On her way to do laundry in 1983, Reasonover stopped by a Dellwood gas station to get change. Although she could see three men inside the station, no one answered her repeated knocks at the window. When Reasonover later learned that she had happened upon a murder and robbery in progress, she contacted police, but Reasonover herself became the chief suspect. She ultimately served 16 years in prison for a crime she did not commit. Had it not been for the efforts of OBS and other committed organizations and individuals, she may never have been released.
“‘Grassroots’ doesn’t have to mean rag-tag or incompetent. We have always strived for a work style that reflects the best of our people,” Rogers said.
“Whether or not people agree with our politics or tactics, they respect our ability to stay on an issue for as long as it takes to bring resolution.
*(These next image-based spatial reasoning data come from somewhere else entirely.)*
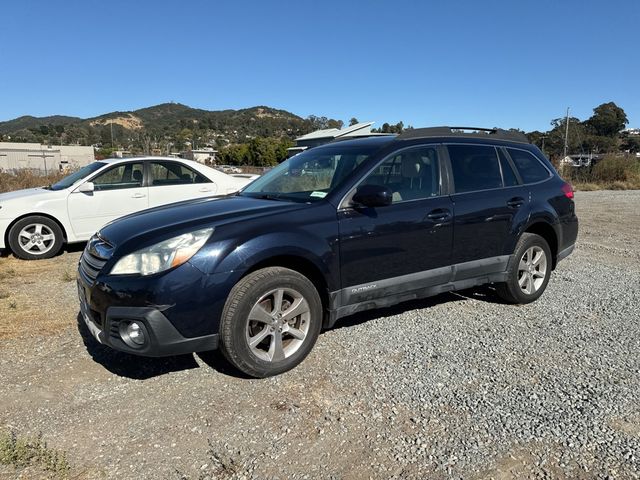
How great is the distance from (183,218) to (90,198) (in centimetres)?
501

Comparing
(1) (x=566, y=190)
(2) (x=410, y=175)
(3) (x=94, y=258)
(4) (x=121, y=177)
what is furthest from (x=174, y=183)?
(1) (x=566, y=190)

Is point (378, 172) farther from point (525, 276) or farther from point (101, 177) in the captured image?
point (101, 177)

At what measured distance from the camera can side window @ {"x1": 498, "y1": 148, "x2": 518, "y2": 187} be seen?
5.10m

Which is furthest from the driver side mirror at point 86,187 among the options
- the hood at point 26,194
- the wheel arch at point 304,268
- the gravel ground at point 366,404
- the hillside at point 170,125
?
the hillside at point 170,125

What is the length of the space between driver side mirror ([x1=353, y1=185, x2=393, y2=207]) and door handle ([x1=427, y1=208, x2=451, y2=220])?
571mm

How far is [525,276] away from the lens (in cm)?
532

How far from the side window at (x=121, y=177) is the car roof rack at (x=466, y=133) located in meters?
5.35

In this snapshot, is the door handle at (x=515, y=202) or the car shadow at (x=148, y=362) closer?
the car shadow at (x=148, y=362)

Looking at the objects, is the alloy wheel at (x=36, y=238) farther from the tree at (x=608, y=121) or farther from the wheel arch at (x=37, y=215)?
the tree at (x=608, y=121)

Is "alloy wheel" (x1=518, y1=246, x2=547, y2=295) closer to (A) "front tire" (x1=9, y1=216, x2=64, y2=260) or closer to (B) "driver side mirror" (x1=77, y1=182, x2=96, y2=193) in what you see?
(B) "driver side mirror" (x1=77, y1=182, x2=96, y2=193)

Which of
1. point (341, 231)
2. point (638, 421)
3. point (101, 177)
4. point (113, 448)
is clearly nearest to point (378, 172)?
point (341, 231)

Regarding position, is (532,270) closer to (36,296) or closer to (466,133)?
(466,133)

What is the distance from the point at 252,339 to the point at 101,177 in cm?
581

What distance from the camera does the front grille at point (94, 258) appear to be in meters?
3.57
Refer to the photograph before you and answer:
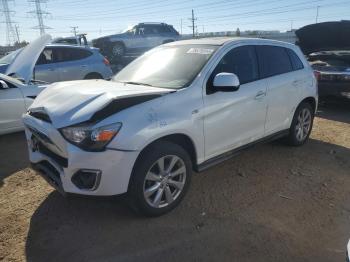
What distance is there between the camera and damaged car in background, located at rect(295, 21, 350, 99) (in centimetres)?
823

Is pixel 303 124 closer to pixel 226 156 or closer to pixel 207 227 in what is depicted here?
pixel 226 156

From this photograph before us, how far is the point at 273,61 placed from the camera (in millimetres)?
4969

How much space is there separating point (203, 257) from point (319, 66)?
737 cm

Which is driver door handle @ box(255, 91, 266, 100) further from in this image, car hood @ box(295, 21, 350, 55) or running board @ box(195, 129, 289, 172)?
car hood @ box(295, 21, 350, 55)

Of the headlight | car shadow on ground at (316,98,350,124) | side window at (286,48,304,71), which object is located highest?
side window at (286,48,304,71)

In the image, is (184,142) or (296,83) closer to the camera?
(184,142)

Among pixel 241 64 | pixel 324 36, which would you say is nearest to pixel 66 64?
pixel 241 64

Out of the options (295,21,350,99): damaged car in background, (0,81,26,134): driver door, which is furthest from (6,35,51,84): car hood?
(295,21,350,99): damaged car in background

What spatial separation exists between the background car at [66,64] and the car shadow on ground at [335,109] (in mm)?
5820

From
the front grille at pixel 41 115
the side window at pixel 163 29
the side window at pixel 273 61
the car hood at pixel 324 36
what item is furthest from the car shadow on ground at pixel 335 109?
the side window at pixel 163 29

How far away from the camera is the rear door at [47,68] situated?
367 inches

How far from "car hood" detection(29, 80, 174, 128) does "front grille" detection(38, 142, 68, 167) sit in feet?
1.05

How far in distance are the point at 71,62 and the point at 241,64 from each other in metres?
6.77

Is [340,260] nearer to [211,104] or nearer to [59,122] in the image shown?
[211,104]
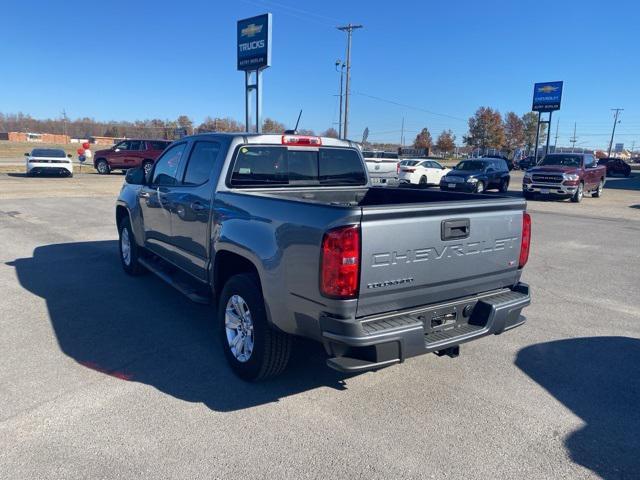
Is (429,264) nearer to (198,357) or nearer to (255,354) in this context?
(255,354)

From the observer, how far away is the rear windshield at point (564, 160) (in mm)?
20666

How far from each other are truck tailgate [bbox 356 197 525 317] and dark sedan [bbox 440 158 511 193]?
18647 millimetres

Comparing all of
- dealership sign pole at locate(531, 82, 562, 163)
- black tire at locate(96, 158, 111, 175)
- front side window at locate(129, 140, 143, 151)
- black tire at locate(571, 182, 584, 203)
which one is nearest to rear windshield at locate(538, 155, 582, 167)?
black tire at locate(571, 182, 584, 203)

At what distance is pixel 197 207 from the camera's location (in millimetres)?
4582

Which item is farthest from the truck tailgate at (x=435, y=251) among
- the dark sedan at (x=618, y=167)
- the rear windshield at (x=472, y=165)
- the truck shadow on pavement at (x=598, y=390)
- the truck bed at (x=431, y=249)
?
the dark sedan at (x=618, y=167)

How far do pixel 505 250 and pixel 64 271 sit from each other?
20.2ft

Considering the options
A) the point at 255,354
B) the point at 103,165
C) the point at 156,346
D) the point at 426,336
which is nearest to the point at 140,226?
the point at 156,346

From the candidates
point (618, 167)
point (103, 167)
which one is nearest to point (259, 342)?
point (103, 167)

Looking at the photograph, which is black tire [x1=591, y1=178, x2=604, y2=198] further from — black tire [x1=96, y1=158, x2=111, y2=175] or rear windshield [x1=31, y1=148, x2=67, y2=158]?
rear windshield [x1=31, y1=148, x2=67, y2=158]

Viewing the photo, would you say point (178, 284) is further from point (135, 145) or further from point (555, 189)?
point (135, 145)

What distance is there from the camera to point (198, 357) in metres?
4.30

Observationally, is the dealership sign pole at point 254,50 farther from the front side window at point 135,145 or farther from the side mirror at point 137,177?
the side mirror at point 137,177

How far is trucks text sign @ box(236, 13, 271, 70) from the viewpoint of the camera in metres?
27.7

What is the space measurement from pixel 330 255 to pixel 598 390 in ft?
8.49
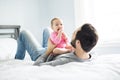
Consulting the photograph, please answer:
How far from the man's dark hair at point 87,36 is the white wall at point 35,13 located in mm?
1856

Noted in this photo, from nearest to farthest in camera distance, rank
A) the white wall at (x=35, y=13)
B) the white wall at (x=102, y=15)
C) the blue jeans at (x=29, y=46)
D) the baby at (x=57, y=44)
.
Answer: the baby at (x=57, y=44) < the blue jeans at (x=29, y=46) < the white wall at (x=102, y=15) < the white wall at (x=35, y=13)

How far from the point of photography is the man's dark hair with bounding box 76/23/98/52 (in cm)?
147

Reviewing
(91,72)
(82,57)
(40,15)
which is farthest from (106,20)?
(91,72)

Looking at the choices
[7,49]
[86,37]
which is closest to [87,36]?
[86,37]

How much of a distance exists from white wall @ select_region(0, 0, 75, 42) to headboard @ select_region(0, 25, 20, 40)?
0.09 metres

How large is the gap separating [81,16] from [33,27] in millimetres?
782

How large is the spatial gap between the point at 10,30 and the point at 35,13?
0.54 meters

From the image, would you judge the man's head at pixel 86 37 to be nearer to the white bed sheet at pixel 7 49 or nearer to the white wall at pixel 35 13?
the white bed sheet at pixel 7 49

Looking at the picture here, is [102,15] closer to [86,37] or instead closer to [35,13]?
[35,13]

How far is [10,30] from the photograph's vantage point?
124 inches

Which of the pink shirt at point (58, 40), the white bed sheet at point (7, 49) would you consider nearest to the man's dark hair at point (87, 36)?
the pink shirt at point (58, 40)

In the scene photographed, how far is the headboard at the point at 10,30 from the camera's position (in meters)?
3.02

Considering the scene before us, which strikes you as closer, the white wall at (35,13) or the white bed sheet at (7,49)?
the white bed sheet at (7,49)

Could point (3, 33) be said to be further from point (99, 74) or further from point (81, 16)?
point (99, 74)
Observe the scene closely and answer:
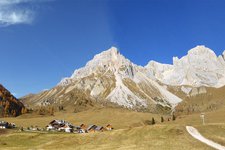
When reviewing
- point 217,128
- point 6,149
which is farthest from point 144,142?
point 6,149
I don’t think there are too many groups in St. Louis who are willing to stay on an issue like the unjust incarceration of Ellen Reasonover for almost two decades.
OBS is currently focusing its efforts on the Campaign for Reggie Clemons. Clemons was one of the three African-American co-defendants sentenced to death for their alleged involvement in the deaths of Robin and Julie Kerry in April 1991. (A fourth white co-defendant was given a 30-year sentence after turning state’s evidence against the other three and is eligible for parole in 2007.) The case and three subsequent capital murder trials was wrought with inconsistencies, alleged police brutality and prosecutorial misconduct.
The organization hopes to have the case reopened before Clemons is put to death. Along the same lines, OBS is working on the passage of Board Bill 69, which calls for a Civilian Review Board of the St. Louis Police Department.
“We are the best-kept secret in the city, and that’s because we are not corporate-sponsored. We are not begging to be sponsored, as such, so in order to get our message out it takes a whole lot of effort in a lot of creative ways,” Endesha said.
“It’s an organization that has not been co-opted by any corporation or individual,” Mines said.
“For 25 years plus, this organization has been at the forefront of the movement in the St. Louis area, and that success is due directly to the efforts of Jamala Rogers, Kalimu and all the other members.”
OBS has survived for the past 25 years because of its commitment to principle, tenacity and vision, along with its deep roots in the community. While some may find an organization like OBS to be outdated and unnecessary in the face of a growing black middle class, members know that a need for the group’s work will continue well into the future.
“The people who know what the organization is about know that it will always be relevant, because the message is very clear,” Mines said.
“Unfortunately, after 25 years of struggle we still got the same problems that they had when they first started out, such as police repression, police brutality and unjust imprisonment. Those things are still very prevalent in our community, so the message is still loud and clear and the work must continue.”
Endesha agreed with Mines that the current plight of African Americans and the poor in St. Louis demands that OBS’ efforts continue.
“A lot of the oppressive and racist things that happened in the past have just taken different forms,” Mines said, “and we have had to pull the cover off of those different kinds of racist, oppressive, sexist practices and let folks know that the struggle still continues.”